Finished The Dogs of Riga. Good book.

Not able to read anywhere as much now as I could before, but have managed a few more since this.

The next two books in the Wallander series, The White Lioness and The Man Who Smiled. Enjoyable reads, but the way in which each book seems to end in some kind of shootout is starting to grate a bit. They're set in small town Sweden!

Dan Brown - The Lost Symbol.
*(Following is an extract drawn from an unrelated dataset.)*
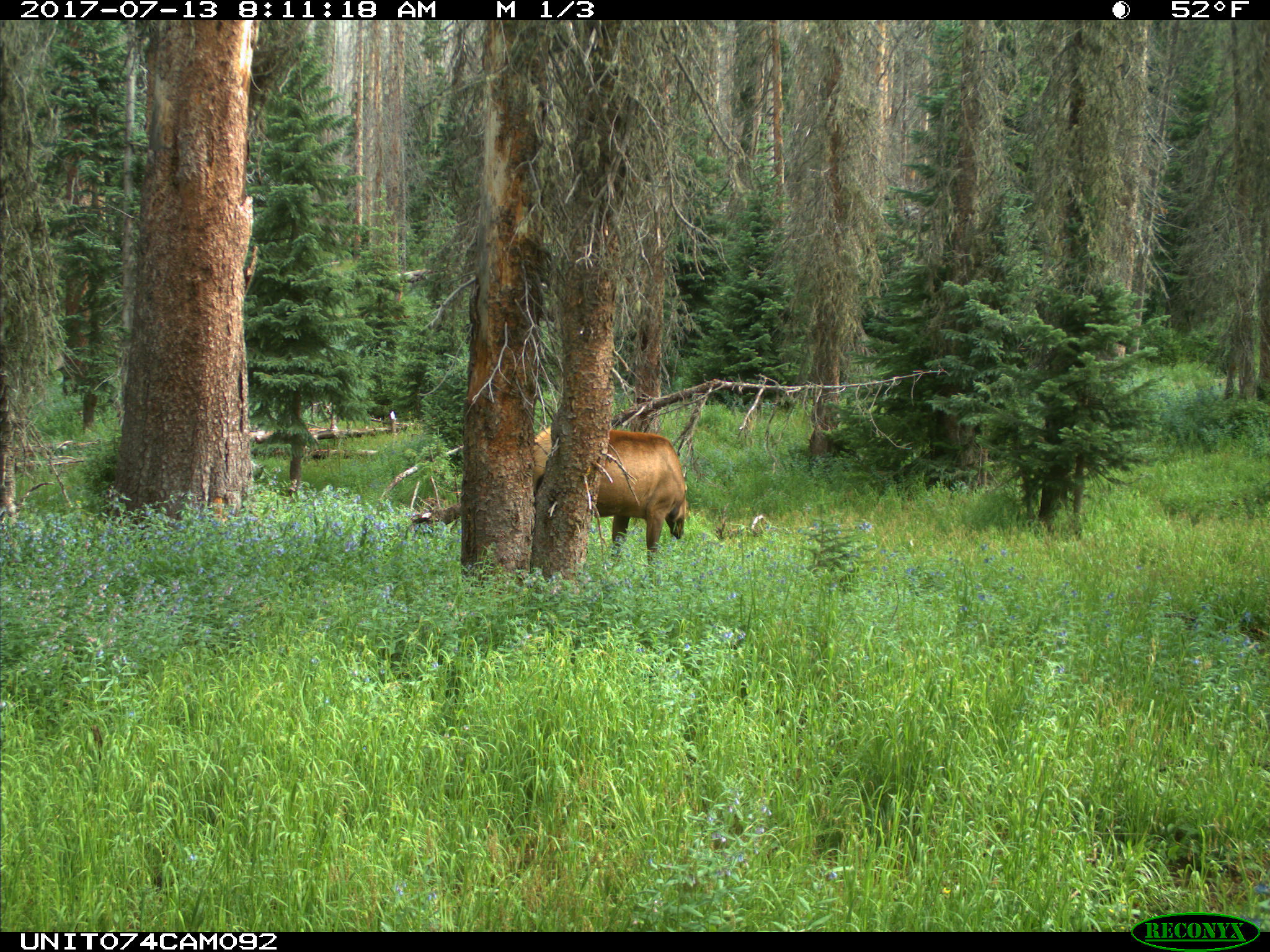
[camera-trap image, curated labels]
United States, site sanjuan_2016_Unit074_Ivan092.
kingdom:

Only read this book because someone bought it for me, it was enjoyable enough but not one that I'd consider re-reading. It's the little things that annoy me a lot of the time in this kind of book, for instance people seem to wink at each other much more than actually happens in real life. Also, he writes like this:

The one who called himself Mal'akh shaved off the remnants off his moustache.

I must be clean shaven for my dinner date tonight.

As he did so, he contemplated his imminent possession of the lost knowledge of the ancients.

I am about to be re-incarnated as a God to rule above all men.

The thing with the italics really, really annoyed me for some reason. :lol: There were also just a few parts of the plot which destroyed the suspension of disbelief, the twist was obvious and the ending was just...boring.

I'll give it a 6/10 overall.

I've also now finished Boris Akunin's She Lover of Death, which is the latest Erast Fandorin book. They're good fun, like a cross between a Russian Sherlock Holmes and James Bond. I'd give it an 8/10, despite the fact that the main female character is extremely annoying. Fandorin keeps trying to stop her from killing herself: good for him, but I'd probably have just let her do it.

Now started another book which was bought for me, called The Covenant of Genesis. Only really reading it out of a sense of duty because my granny got me it, but it's enjoyable enough so far, putting to one side the absurd plot and thriller by numbers title.